> **Text**
▼▼▼
Lefamulin efficacy and safety in a pooled phase 3 clinical trial population with community-acquired bacterial pneumonia and common clinical comorbidities.

Journal: BMC Pulmonary Medicine
Published:
Abstract

Background: Lefamulin, a first-in-class pleuromutilin antibiotic approved for intravenous and oral use in adults with community-acquired bacterial pneumonia (CABP), was noninferior to moxifloxacin in the Lefamulin Evaluation Against Pneumonia (LEAP) 1 intravenous-to-oral switch study and the LEAP 2 oral-only study. Using pooled LEAP 1/2 data, we examined lefamulin efficacy/safety overall and within subgroups of patients presenting with comorbidities typical in CABP management.

Methods: In LEAP 1, adults with CABP were randomized to receive intravenous lefamulin (150 mg every 12 h) for 5‒7 days or moxifloxacin (400 mg every 24 h) for 7 days, with optional intravenous-to-oral switch if predefined improvement criteria were met. In LEAP 2, adults with CABP were randomized to receive oral lefamulin (600 mg every 12 h) for 5 days or moxifloxacin (400 mg every 24 h) for 7 days. Both studies assessed early clinical response (ECR) at 96 ± 24 h after first study drug dose and investigator assessment of clinical response (IACR) at test-of-cure (5‒10 days after last dose). Pooled analyses of the overall population used a 10% noninferiority margin.
▲▲▲
> **Dataset entries**
▼▼▼
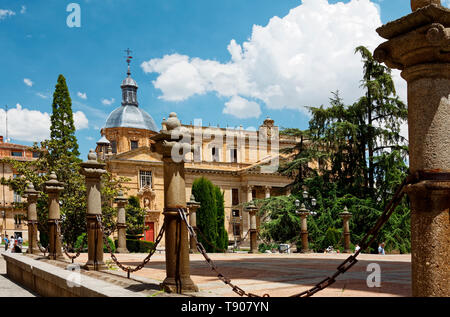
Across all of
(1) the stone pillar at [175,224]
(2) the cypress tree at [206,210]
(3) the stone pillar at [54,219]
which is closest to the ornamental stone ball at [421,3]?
(1) the stone pillar at [175,224]

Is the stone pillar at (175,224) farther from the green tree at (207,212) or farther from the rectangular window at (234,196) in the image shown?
the rectangular window at (234,196)

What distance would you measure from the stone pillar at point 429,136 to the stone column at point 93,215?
6.88m

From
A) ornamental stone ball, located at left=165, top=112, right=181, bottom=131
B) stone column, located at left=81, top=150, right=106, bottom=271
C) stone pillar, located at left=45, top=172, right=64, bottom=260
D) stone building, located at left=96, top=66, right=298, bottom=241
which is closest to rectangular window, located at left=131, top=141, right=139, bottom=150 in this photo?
stone building, located at left=96, top=66, right=298, bottom=241

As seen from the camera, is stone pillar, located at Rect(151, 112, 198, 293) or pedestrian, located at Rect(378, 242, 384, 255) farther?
pedestrian, located at Rect(378, 242, 384, 255)

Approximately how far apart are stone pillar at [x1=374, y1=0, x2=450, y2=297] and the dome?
5370 centimetres

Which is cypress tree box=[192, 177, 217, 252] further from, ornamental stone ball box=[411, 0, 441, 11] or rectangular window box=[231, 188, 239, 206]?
ornamental stone ball box=[411, 0, 441, 11]

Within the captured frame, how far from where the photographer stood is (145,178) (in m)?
49.8

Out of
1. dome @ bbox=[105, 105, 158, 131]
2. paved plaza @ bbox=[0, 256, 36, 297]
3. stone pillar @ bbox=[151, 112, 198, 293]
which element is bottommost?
paved plaza @ bbox=[0, 256, 36, 297]

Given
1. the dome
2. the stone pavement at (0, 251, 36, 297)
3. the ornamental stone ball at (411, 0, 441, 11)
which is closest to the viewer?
the ornamental stone ball at (411, 0, 441, 11)

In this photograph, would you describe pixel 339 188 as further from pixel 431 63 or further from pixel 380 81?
▲▲▲
> **Activities**
1) Answer these questions using the lefamulin abstract:
(a) What oral lefamulin dose did patients receive in LEAP 2?
(b) When was the investigator assessment of clinical response made?
(c) What noninferiority margin did the pooled analyses of the overall population use?
2) Write the next part of the lefamulin pneumonia abstract, starting right after its Methods section.

> **Results for each task**
1)
(a) 600 mg every 12 hours, for 5 days.
(b) At test-of-cure, 5–10 days after the last dose.
(c) A 10% margin.

2)
Results: Lefamulin (n = 646) was noninferior to moxifloxacin (n = 643) for ECR (89.3% vs 90.5%, respectively; difference  - 1.1%; 95% CI  - 4.4 to 2.2); IACR success rates at test-of-cure were similarly high (≥ 85.0%). High efficacy with both lefamulin and moxifloxacin was also demonstrated across all well-represented patient subgroups, including those with advanced age, diabetes mellitus, a history of cardiovascular diseases (e.g., hypertension, congestive heart failure, or arrhythmia) or chronic lung diseases (e.g., asthma or chronic obstructive pulmonary disease), elevated liver enzymes, or mild-to-moderate renal dysfunction. No new safety signals were identified.

Conclusions: Lefamulin may provide a valuable intravenous/oral monotherapy alternative to fluoroquinolones or macrolides for empiric treatment of patients with CABP, including cases of patients at risk for poor outcomes due to age or various comorbidities. Background: ClinicalTrials.gov LEAP 1 (NCT02559310; Registration Date: 24/09/2015) and LEAP 2 (NCT02813694; Registration Date: 27/06/2016).